• Goal of the exercise: Copy out the lines of the listing below word for word, beginning with the line containing "How far from where" and continuing through the line containing "1023 centimetres".

• Records of spatial reasoning questions:

** BEGIN **

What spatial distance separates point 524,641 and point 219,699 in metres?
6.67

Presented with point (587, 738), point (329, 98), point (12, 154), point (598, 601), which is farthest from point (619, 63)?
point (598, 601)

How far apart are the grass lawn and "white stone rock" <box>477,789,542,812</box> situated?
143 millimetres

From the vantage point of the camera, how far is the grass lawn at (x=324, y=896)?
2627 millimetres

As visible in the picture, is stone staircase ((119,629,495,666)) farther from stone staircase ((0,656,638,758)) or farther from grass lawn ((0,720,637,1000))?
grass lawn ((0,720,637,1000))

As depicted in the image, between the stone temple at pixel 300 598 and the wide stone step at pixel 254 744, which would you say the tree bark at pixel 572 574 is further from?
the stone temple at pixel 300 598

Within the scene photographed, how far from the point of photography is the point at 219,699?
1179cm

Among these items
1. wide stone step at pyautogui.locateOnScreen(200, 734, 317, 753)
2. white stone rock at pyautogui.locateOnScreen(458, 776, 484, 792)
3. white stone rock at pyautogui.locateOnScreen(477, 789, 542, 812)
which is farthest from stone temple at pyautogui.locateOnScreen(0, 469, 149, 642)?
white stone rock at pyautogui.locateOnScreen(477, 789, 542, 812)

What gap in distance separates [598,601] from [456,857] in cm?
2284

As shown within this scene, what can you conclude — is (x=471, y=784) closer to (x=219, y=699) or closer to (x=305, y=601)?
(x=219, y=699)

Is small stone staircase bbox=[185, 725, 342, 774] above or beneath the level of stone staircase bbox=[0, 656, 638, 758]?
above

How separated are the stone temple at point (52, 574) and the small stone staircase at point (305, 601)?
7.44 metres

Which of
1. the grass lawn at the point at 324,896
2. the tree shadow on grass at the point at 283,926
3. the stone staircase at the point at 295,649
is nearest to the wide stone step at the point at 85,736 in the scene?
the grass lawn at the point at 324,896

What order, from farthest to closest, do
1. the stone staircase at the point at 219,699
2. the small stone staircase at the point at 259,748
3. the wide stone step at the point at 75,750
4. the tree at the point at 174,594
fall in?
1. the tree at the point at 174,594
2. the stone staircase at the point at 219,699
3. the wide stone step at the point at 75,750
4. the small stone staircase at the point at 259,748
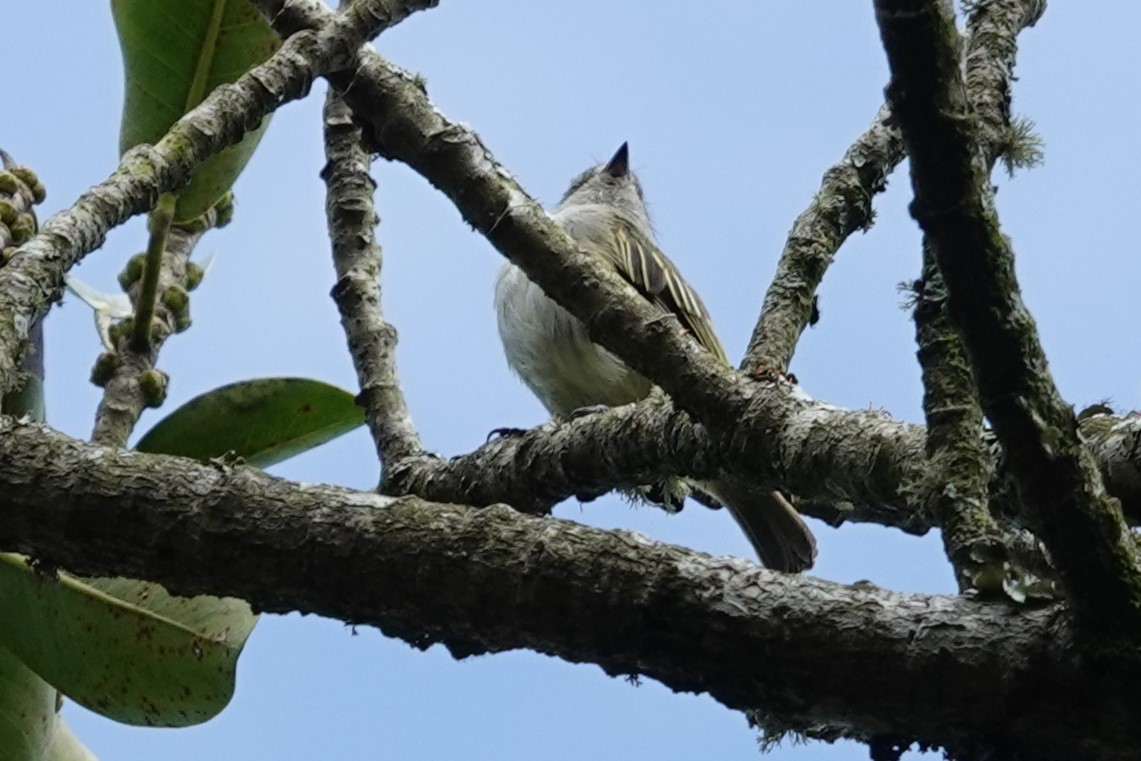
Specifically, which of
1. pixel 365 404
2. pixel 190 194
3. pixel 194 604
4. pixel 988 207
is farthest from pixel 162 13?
pixel 988 207

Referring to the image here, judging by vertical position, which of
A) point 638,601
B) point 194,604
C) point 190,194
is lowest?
point 638,601

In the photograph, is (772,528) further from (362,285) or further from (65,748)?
(65,748)

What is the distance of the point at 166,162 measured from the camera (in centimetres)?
317

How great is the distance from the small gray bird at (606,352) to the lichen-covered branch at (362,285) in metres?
1.12

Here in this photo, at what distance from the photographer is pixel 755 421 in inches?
106

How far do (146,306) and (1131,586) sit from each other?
2.42 m

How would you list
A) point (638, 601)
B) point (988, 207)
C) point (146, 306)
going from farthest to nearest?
point (146, 306) < point (638, 601) < point (988, 207)

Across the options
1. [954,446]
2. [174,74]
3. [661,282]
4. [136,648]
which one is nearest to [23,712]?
[136,648]

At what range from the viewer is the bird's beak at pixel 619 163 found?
8.68 metres

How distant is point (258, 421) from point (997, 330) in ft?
7.35

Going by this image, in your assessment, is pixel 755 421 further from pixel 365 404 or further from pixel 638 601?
pixel 365 404

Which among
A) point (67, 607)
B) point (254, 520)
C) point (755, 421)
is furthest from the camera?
point (67, 607)

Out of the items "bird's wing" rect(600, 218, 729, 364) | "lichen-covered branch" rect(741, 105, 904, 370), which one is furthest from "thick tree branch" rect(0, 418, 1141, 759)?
"bird's wing" rect(600, 218, 729, 364)

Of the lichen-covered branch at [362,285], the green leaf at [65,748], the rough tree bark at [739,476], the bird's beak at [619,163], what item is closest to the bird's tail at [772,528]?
the lichen-covered branch at [362,285]
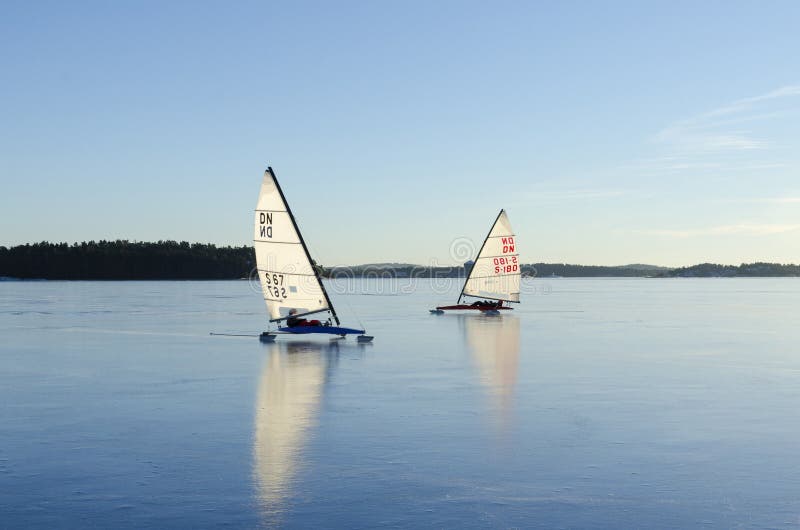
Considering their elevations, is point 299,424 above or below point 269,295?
below

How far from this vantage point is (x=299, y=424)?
2220 centimetres

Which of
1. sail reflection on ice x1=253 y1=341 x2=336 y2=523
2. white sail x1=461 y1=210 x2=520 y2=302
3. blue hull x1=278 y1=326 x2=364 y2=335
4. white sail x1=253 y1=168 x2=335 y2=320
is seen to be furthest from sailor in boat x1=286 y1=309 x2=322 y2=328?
white sail x1=461 y1=210 x2=520 y2=302

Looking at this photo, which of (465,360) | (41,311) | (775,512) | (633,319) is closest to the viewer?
(775,512)

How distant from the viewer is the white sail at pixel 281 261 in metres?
45.4

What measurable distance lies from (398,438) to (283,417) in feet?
14.7

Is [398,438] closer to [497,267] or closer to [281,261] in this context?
[281,261]

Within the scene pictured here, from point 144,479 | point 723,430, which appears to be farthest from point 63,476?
point 723,430

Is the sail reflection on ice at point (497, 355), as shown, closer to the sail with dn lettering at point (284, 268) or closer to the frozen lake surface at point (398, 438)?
the frozen lake surface at point (398, 438)

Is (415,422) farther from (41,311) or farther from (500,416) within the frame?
(41,311)

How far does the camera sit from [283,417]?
2338 cm

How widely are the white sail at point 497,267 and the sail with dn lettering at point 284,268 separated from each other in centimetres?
3545

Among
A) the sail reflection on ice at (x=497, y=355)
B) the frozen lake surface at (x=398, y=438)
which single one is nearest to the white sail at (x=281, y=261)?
the frozen lake surface at (x=398, y=438)

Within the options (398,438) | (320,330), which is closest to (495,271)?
(320,330)

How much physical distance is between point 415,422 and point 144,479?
A: 8356 mm
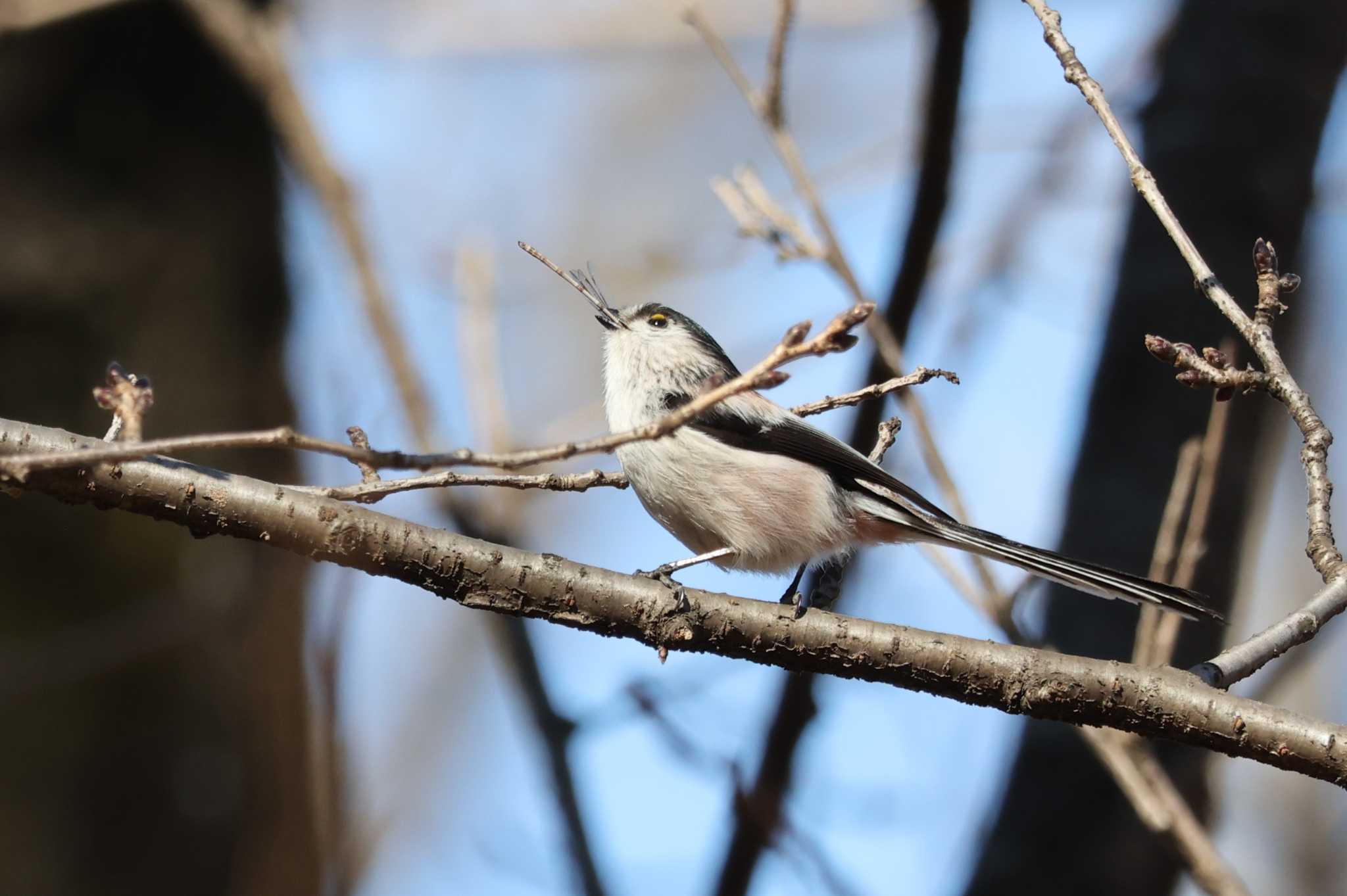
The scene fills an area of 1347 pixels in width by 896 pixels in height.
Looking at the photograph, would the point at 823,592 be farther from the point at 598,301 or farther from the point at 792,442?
the point at 598,301

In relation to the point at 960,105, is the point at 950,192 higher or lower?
lower

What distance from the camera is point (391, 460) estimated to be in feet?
5.09

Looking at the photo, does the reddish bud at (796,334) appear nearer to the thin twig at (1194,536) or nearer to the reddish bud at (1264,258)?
the reddish bud at (1264,258)

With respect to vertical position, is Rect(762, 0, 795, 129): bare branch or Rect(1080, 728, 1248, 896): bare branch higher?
Rect(762, 0, 795, 129): bare branch

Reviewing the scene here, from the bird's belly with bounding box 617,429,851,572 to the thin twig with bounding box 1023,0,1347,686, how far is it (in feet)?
4.03

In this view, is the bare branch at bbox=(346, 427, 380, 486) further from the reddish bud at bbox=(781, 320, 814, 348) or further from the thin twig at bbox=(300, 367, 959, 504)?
the reddish bud at bbox=(781, 320, 814, 348)

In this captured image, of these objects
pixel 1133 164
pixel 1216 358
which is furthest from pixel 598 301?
pixel 1216 358

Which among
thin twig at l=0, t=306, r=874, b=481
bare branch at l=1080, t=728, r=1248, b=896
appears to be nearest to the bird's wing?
bare branch at l=1080, t=728, r=1248, b=896

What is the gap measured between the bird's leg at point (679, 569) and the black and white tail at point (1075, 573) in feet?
1.92

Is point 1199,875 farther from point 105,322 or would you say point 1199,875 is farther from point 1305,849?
point 1305,849

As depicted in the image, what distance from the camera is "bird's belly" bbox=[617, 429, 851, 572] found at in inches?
123

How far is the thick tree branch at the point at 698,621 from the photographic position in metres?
1.93

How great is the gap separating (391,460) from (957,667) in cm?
115

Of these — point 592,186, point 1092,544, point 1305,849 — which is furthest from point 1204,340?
point 592,186
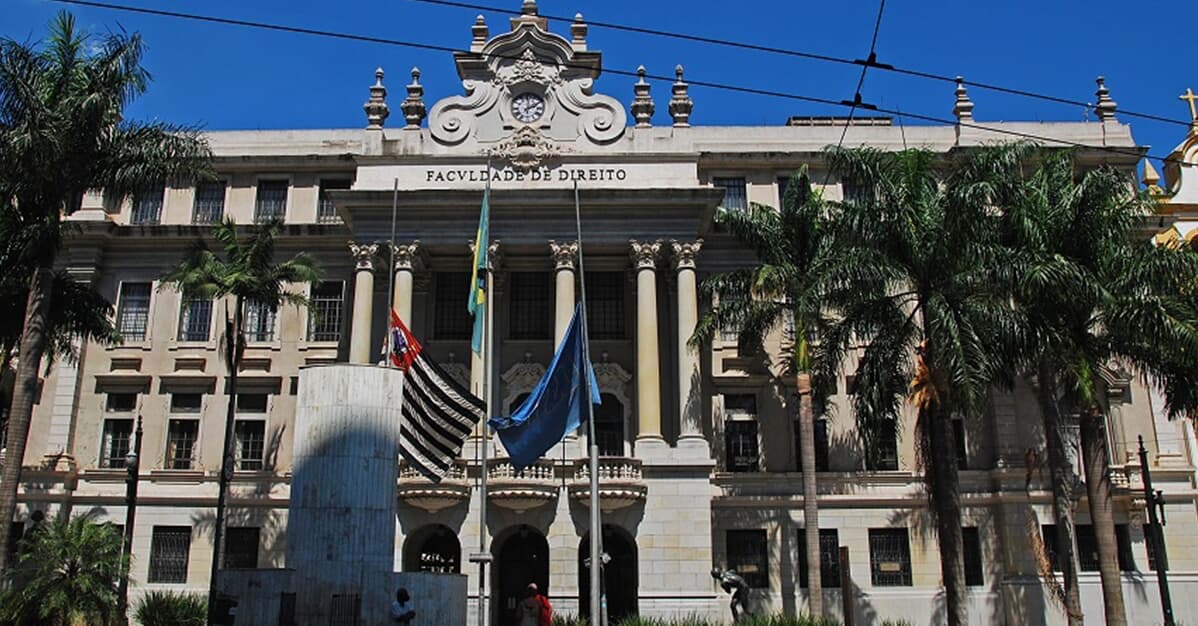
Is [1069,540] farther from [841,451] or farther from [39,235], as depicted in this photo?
[39,235]

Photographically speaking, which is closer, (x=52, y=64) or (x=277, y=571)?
(x=277, y=571)

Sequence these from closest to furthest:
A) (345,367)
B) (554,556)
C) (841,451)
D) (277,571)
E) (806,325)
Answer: (277,571) → (345,367) → (806,325) → (554,556) → (841,451)

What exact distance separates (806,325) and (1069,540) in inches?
328

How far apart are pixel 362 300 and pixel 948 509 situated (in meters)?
18.1

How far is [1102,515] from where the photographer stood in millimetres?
25547

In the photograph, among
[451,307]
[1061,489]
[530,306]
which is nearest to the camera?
[1061,489]

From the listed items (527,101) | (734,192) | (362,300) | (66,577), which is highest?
(527,101)

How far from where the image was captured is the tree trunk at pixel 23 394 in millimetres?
22516

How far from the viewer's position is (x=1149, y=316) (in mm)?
24500

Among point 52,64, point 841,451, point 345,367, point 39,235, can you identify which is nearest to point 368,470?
point 345,367

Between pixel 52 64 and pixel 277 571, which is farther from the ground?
pixel 52 64

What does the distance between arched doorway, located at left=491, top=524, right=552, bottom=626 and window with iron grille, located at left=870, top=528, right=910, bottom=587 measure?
1023 centimetres

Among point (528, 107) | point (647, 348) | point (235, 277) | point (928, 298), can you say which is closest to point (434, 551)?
point (647, 348)

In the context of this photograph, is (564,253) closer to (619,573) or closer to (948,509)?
(619,573)
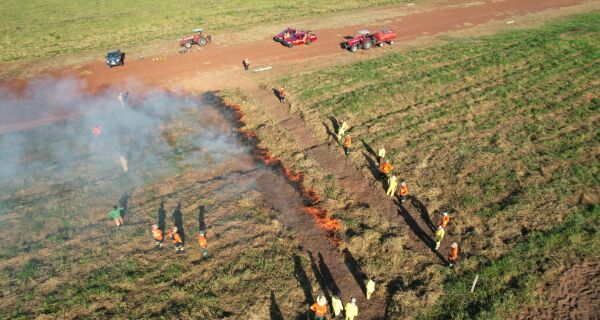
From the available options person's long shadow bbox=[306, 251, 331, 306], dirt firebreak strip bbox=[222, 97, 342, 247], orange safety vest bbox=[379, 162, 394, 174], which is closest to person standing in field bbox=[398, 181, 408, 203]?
orange safety vest bbox=[379, 162, 394, 174]

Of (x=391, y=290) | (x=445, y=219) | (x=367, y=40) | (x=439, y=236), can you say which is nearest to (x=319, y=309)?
(x=391, y=290)

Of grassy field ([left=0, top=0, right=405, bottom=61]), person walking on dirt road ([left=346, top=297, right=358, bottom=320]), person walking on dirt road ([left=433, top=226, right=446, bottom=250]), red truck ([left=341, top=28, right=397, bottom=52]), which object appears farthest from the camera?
grassy field ([left=0, top=0, right=405, bottom=61])

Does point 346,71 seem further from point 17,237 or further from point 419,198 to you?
point 17,237

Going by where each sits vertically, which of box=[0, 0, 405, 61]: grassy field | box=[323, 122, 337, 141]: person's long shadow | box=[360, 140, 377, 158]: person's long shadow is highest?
box=[0, 0, 405, 61]: grassy field

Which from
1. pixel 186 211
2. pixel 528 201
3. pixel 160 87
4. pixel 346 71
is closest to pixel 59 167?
pixel 186 211

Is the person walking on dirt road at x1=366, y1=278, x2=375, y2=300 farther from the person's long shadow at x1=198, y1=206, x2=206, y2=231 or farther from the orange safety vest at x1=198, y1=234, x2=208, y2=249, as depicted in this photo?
the person's long shadow at x1=198, y1=206, x2=206, y2=231

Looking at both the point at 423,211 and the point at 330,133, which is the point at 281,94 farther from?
the point at 423,211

** END **

• Answer to the exercise:
How far from where the image was captured is the tree trunk at pixel 23 394 in millimetres?
22516

How far from the viewer's position is (x=1149, y=316) (in mm)?
24500

Among point 52,64, point 841,451, point 345,367, point 39,235, can you identify which is nearest to point 368,470?
point 345,367

Between pixel 52 64 and pixel 277 571, which is farther from the ground?
pixel 52 64

What does the distance between arched doorway, located at left=491, top=524, right=552, bottom=626 and window with iron grille, located at left=870, top=528, right=910, bottom=587 measure?
1023 centimetres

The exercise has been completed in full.